- _Text section_:
++++++++

Initial Treatment For Lithium And Boron Extraction From PT Pertamina Geothermal Energy Tbk Brine Via Chemical Precipitation For Sustainable Energy Transition

Bogie Lesmana; Bima Bharata Shena; Martha Aznury; Dilia Puspa; Anerasari Meidinariasty

Authors

Bogie Lesmana Politeknik Negeri Sriwijaya Author
Bima Bharata Shena Politeknik Negeri Sriwijaya Author
Martha Aznury Politeknik Negeri Sriwijaya Author
Dilia Puspa Politeknik Negeri Sriwijaya Author
Anerasari Meidinariasty Politeknik Negeri Sriwijaya Author

Keywords:

Lithium extraction, Boron recovery, Geothermal brine, Chemical precipitation, Sustainable energy transition

Abstract

The increasing demand for critical minerals such as lithium and boron is driven by the rapid growth of electric vehicles, clean energy transition, and sustainable material applications. Geothermal brine, a by-product of geothermal power generation, offers significant potential as an alternative source of these elements. This study investigated the extraction of lithium and boron from geothermal brine sourced from PT Pertamina Geothermal Energy Tbk, Lumut Balai Area. Lithium was recovered using a chemical precipitation method with sodium carbonate (Na₂CO₃) at 80°C and pH 11, while boron was extracted via liquid–liquid extraction using 2-ethyl-1-hexanol in kerosene. For lithium, various reagent-to-brine ratios (1:5, 1:10, 1:15) and precipitation times (15–75 minutes) were tested, with optimal conditions at a 1:15 ratio and 60 minutes, yielding 28.9 ppm lithium and a 129.08% yield. For boron, the highest concentration of 43.6 ppm was obtained at a 1.5:1 phase ratio and 75 minutes, with subsequent purification returning boron to the aqueous phase. Application testing showed that the boron–borax mixture provided higher wood preservation performance (1.332 kg/m³) compared to pure borax (1.13 kg/m³), meeting SNI 03-5003.1-1999 standards. These findings demonstrate that geothermal brine can serve as a dual source of lithium and boron, supporting sustainable energy transition and eco-friendly material development in Indonesia.

++++++++

- _Data records_:
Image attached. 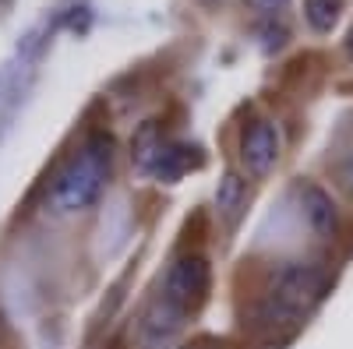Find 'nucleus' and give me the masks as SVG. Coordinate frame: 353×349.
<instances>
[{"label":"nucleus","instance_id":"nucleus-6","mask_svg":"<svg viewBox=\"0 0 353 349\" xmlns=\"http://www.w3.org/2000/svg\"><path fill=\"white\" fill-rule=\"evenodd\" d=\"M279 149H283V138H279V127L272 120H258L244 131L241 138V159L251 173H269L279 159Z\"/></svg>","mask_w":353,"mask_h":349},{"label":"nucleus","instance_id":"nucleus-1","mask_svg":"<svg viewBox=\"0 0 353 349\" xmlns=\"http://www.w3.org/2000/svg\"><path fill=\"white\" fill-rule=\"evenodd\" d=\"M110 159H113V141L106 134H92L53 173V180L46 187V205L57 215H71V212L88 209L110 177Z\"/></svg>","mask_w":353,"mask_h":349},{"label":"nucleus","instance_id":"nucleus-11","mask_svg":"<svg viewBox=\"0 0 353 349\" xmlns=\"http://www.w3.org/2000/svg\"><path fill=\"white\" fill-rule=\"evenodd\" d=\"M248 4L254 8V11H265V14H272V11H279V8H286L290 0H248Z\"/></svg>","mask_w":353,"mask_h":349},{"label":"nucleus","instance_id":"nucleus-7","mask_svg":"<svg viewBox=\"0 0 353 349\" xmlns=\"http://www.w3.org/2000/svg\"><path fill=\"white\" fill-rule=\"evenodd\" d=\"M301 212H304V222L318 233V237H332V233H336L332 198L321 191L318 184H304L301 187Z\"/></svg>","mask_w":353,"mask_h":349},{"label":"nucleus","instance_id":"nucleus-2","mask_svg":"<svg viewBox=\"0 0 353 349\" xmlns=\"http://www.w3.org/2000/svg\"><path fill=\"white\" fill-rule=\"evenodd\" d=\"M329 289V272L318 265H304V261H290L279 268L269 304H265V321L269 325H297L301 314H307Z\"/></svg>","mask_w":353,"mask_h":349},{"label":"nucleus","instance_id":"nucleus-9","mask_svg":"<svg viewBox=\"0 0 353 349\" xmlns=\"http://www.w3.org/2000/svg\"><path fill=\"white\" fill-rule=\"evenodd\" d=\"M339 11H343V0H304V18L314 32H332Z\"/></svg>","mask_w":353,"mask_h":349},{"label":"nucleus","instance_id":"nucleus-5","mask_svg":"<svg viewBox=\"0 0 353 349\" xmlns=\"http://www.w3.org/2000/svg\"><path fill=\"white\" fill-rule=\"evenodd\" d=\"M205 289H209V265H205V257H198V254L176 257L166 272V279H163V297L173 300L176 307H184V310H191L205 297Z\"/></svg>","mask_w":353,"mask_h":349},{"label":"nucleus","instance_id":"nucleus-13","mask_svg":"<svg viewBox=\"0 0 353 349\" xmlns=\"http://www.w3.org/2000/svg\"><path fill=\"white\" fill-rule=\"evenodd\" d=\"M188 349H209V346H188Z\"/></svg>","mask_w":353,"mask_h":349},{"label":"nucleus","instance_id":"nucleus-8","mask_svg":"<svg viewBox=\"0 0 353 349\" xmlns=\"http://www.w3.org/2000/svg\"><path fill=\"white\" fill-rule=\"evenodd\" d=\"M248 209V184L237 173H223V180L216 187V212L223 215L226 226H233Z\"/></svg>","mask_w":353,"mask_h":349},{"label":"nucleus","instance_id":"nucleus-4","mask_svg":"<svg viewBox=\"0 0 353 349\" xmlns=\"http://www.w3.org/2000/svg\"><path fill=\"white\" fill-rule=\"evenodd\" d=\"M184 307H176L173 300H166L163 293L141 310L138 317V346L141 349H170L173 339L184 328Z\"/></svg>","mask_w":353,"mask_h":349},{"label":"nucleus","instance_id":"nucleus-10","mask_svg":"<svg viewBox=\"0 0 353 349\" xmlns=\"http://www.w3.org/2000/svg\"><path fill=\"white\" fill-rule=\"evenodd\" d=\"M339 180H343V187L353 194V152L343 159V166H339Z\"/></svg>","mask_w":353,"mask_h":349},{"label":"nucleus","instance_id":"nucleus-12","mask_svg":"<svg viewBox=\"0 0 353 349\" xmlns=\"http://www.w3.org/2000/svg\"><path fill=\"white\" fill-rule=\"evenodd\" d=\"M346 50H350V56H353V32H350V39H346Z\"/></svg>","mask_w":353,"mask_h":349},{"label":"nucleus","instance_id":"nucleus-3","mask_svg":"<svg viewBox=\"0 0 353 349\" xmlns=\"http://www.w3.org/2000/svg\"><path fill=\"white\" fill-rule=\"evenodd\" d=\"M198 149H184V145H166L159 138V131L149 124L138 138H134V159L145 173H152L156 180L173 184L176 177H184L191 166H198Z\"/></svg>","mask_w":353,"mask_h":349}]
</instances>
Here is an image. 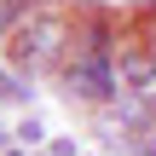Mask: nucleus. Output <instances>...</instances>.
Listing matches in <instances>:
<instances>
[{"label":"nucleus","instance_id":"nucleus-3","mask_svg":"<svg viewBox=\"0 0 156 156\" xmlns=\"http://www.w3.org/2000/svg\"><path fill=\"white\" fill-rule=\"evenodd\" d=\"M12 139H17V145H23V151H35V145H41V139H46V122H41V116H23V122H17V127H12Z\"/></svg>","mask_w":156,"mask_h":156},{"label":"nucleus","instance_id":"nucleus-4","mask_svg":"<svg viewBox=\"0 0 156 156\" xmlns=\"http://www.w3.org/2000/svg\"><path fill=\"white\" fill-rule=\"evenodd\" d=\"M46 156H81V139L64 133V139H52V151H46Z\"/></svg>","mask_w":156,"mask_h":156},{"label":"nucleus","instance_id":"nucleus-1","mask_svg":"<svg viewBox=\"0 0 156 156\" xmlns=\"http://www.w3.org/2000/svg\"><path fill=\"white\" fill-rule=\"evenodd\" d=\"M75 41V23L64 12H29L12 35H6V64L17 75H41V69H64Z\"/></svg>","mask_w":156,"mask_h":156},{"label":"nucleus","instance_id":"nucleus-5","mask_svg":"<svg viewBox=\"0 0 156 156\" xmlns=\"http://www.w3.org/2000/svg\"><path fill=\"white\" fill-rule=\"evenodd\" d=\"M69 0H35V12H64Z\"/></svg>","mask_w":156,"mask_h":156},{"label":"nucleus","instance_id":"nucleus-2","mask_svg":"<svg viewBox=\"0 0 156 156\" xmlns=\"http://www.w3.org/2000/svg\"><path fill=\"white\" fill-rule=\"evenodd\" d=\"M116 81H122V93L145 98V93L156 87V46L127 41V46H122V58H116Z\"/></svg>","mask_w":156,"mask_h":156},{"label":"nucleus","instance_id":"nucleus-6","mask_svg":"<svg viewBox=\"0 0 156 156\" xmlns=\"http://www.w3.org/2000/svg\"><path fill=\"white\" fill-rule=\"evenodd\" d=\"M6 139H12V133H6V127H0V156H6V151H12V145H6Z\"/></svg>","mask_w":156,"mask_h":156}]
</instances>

++++++++

- _What is needed_:
Condense the paragraph of the abstract that begins "The increasing demand for critical minerals" into a bulleted list that keeps its main facts. The listing has no connection to the abstract.

- _Answer for the task_:
- Demand for lithium and boron is rising with electric vehicles, the clean energy transition, and sustainable materials.
- Geothermal brine, a by-product of geothermal power generation, is a potential alternative source of both elements.
- The brine studied came from PT Pertamina Geothermal Energy Tbk, Lumut Balai Area.
- Lithium was recovered by chemical precipitation with sodium carbonate (Na₂CO₃) at 80°C and pH 11.
- Tested conditions were reagent-to-brine ratios of 1:5, 1:10, and 1:15 and times of 15–75 minutes. The best result came at 1:15 and 60 minutes: 28.9 ppm lithium and a 129.08% yield.
- Boron was extracted by liquid–liquid extraction using 2-ethyl-1-hexanol in kerosene. The highest result was 43.6 ppm at a 1.5:1 phase ratio and 75 minutes.
- Purification then returned the boron to the aqueous phase.
- In wood preservation, a boron–borax mixture performed better (1.332 kg/m³) than pure borax (1.13 kg/m³) and met SNI 03-5003.1-1999 standards.
- Geothermal brine can serve as a dual source of lithium and boron, supporting the sustainable energy transition and eco-friendly materials in Indonesia.